# Chem 277B FA23 Tutorial 9
____
## Outline 

* Savio Account Setup
* MNIST Dataset for HW7
* Big picture of the ANI project
* Understanding the data structure of ANI dataset
* Implementing atomic environment vector (AEV) calculator in ANI models with numpy
* ModuleDict

### References
* ANI-1: an extensible neural network potential with DFT accuracy at force field computational cost<br> ([Article](https://pubs.rsc.org/en/content/articlepdf/2017/sc/c6sc05720a), [SI](http://www.rsc.org/suppdata/c6/sc/c6sc05720a/c6sc05720a1.pdf), [Dataset](https://doi.org/10.6084/m9.figshare.c.3846712.v1)),

____


## 0. Collecting Questions for Next Week

* 
* 

____

## 1. Savio Account Setup

* request a savio account: https://docs-research-it.berkeley.edu/services/high-performance-computing/getting-account/#setting-up-a-mybrc-user-portal-account
* request to join the project named `ic_chem277b` (maybe not available at this moment. will send further notice.)

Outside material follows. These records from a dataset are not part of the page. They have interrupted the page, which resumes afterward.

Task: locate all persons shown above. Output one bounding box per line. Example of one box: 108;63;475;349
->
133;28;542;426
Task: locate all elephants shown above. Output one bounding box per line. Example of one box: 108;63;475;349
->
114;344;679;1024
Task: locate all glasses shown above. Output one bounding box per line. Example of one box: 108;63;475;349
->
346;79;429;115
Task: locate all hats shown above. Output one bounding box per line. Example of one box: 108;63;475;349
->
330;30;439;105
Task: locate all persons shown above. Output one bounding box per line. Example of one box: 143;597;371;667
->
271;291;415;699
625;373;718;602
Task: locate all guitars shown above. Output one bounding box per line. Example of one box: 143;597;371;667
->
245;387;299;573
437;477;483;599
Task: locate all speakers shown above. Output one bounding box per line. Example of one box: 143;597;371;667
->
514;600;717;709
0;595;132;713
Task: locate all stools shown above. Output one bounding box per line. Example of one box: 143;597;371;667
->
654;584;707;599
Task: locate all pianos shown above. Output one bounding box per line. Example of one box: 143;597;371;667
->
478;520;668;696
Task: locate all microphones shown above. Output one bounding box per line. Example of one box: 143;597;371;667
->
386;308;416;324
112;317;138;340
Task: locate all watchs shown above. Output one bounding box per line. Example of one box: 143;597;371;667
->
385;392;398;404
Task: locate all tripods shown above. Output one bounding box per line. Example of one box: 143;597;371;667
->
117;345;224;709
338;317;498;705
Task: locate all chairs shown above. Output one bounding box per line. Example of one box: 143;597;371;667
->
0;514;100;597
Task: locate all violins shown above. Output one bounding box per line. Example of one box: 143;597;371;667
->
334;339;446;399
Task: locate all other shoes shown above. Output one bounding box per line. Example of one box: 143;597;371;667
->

* resources about logging in and OTP setup: https://docs-research-it.berkeley.edu/services/high-performance-computing/user-guide/logging-brc-clusters/

We will cover more about requesting gpu nodes and submitting jobs next time. Stay Tuned!
___

## 2. MNIST Dataset

In this hw, you are going to explore the famouse MNIST Dataset. Here, we will peak into this dataset to see what's in it and how we can make predictions based on the input.

In [None]:
import pickle
(train_X, train_y), (test_X, test_y) = pickle.load(open("mnist.pkl", "rb"))
 
#shape of dataset
print('X_train: ' + str(train_X.shape))
print('Y_train: ' + str(train_y.shape))
print('X_test:  '  + str(test_X.shape))
print('Y_test:  '  + str(test_y.shape))
 
#plotting
import matplotlib.pyplot as plt
%matplotlib inline
plt.figure()
for i in range(9):  
    plt.subplot(3,3,i+1)
    plt.imshow(train_X[i], cmap=plt.get_cmap('gray'))

_______
## 3. Understanding data organization

https://github.com/isayev/ANI1_dataset.git
Adapted from example_data_sampler.py

*Run in terminal*

1. First, let's navigate to the scratch folder where we don't have a data cap [NEED TO CHANGE USER NAME]  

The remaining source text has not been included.